Protein sequencing presents different challenges than nucleic acid sequencing, meaning that proteomics has yet to benefit as much as genomics from the next-generation sequencing revolution. However, the ability to sequence proteins at nucleic acid levels would be tremendously beneficial. Accordingly, scientists look to high-throughput nucleic acid sequencing for inspiration on how to improve existing protein sequencing techniques or develop new ones.1
Jeff Nivala uses nanopores to read proteins with single-amino acid sensitivity.
Jeff Hagen
Jeff Nivala, a molecular engineer at the University of Washington, sees nanopore technology as the way forward toward single-molecule protein sequencing and beyond. In this interview, Nivala describes his new technique, where he uses the enzyme ClpX to unfold and ratchet long protein strands through nanopores, allowing them to be read with single-amino acid sensitivity. 2
What sparked your interest in using nanopore technology for protein sequencing?

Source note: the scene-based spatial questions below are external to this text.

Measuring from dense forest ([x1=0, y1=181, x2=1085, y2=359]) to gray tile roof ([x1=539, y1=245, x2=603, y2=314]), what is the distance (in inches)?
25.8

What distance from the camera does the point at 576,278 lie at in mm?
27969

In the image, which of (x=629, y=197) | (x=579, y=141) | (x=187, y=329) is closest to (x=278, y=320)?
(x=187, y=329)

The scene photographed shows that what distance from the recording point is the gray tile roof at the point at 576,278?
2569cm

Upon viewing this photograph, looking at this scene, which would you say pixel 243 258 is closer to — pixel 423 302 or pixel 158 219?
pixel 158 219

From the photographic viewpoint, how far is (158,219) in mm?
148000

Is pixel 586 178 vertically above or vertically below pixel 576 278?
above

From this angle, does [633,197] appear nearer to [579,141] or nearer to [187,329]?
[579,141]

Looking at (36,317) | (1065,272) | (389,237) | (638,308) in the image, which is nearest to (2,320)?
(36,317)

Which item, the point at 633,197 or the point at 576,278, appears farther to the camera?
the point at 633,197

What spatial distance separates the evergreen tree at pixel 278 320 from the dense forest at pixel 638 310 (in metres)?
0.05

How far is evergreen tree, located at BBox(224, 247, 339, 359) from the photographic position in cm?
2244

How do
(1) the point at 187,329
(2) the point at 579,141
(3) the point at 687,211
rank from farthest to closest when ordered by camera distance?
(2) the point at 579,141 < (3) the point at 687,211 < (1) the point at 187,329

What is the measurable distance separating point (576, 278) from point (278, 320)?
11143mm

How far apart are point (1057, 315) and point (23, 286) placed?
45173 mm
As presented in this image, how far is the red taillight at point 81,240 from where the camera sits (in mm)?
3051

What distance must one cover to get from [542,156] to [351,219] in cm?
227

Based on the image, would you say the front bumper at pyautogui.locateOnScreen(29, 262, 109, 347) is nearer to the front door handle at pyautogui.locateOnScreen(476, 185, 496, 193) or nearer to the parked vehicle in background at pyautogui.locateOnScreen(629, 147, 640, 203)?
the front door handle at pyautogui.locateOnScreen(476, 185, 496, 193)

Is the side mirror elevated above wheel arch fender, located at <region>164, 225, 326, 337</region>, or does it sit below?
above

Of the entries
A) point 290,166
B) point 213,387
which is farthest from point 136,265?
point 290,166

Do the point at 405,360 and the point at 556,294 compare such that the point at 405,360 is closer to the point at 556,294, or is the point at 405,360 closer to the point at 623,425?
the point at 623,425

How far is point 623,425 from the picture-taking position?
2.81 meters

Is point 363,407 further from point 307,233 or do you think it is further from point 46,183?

The big breakthrough for nucleic acid sequencing using nanopores was the discovery of a motor protein that can ratchet the strand nucleotide-by-nucleotide through the pore. At the start of my graduate studies, I tried to find a similar motor for proteins. Fortunately, around the same time, a study came out in Cell that characterized how the unfoldase ClpX worked at the single-molecule level.3 The detail presented in this study let me imagine how I could transfer this motor protein over and apply it for nanopore protein sequencing, and I was able to put two and two together.4
What is the biggest difference between using nanopore technology for protein sequencing versus nucleic acid sequencing?
Protein sequencing is a lot more challenging. Nucleic acids have uniform negatively charged backbones, which means that electrophoretic force is enough to move nucleic acids through a nanopore. Proteins are heterogeneously charged, so they do not behave as nicely and the signals become noisier. There is also a lot more complexity when working with 20 amino acids compared to four nucleotides, not to mention tertiary structures, folded domains, and so on.
How difficult is it to ratchet a protein through a nanopore?
ClpX can handle synthetic proteins fairly easily because they are not folded. Natural proteins with fully folded domains can be harder to resolve because they have to be unfolded before passing through the nanopore. Proteins can also refold on the trans side of the pore after passing through. In another study using this technology, we actually have to unfold a protein twice: once before it can go through the nanopore via electrophoretic force and once before it can come back up. There is still a lot to be discovered about how well a motor works with a given protein.
How difficult is it to distinguish between different amino acids?
The signal that we observe comes from sensing a sliding window of around 20 amino acids at a time as they pass through the pore. This makes it much more difficult to detect single amino acid differences. However, the longer the sequence, the higher the odds that it will generate distinct signal elements. Putting these individual elements together creates a collective unique signature, which lets us adopt a fingerprint-based approach and use a signature to identify a protein.
These sequence differences can be very subtle, making it hard to do traditional statistics or other analysis methods. This is where machine learning comes in. We are training machine learning programs to extract the differences in signal between different proteins, learn what features are associated with what amino acids, and map how the surrounding amino acids contribute to the observed signal at a given position.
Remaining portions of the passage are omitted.